* **Activity**:
In the data that follows, count every line holding the string "font" and give the count alone.

※ ※ ※

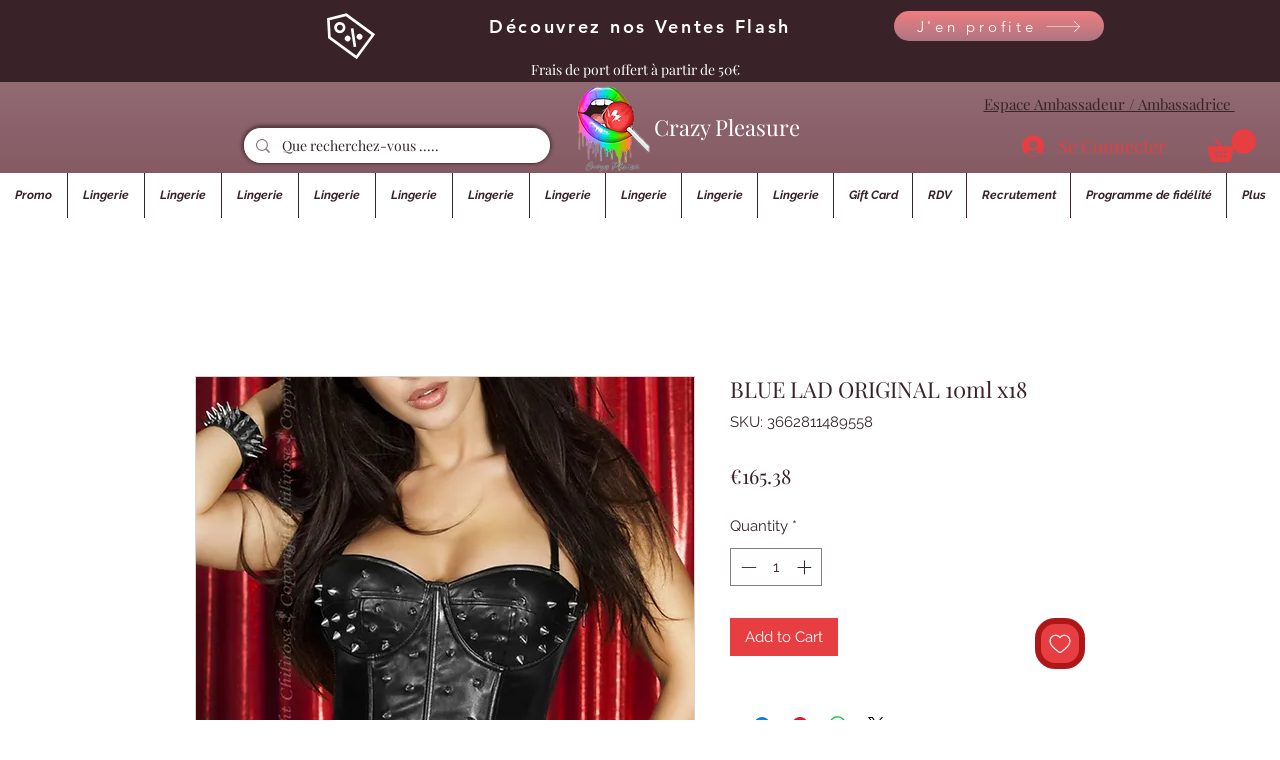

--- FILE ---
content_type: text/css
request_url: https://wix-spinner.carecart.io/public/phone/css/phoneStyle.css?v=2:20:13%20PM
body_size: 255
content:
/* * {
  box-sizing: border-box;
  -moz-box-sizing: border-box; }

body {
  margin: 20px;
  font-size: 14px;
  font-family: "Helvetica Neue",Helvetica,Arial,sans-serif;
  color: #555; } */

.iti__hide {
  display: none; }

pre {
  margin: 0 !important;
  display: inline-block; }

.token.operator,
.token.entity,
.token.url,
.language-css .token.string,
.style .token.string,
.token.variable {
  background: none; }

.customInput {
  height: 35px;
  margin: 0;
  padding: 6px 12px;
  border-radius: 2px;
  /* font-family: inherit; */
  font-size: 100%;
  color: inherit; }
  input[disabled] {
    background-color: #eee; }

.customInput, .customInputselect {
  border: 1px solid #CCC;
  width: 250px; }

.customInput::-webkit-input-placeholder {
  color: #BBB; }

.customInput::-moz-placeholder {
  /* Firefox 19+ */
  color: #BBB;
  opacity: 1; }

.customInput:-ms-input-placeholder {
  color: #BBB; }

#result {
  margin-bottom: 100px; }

※ ※ ※

* **Response to the exercise**:
4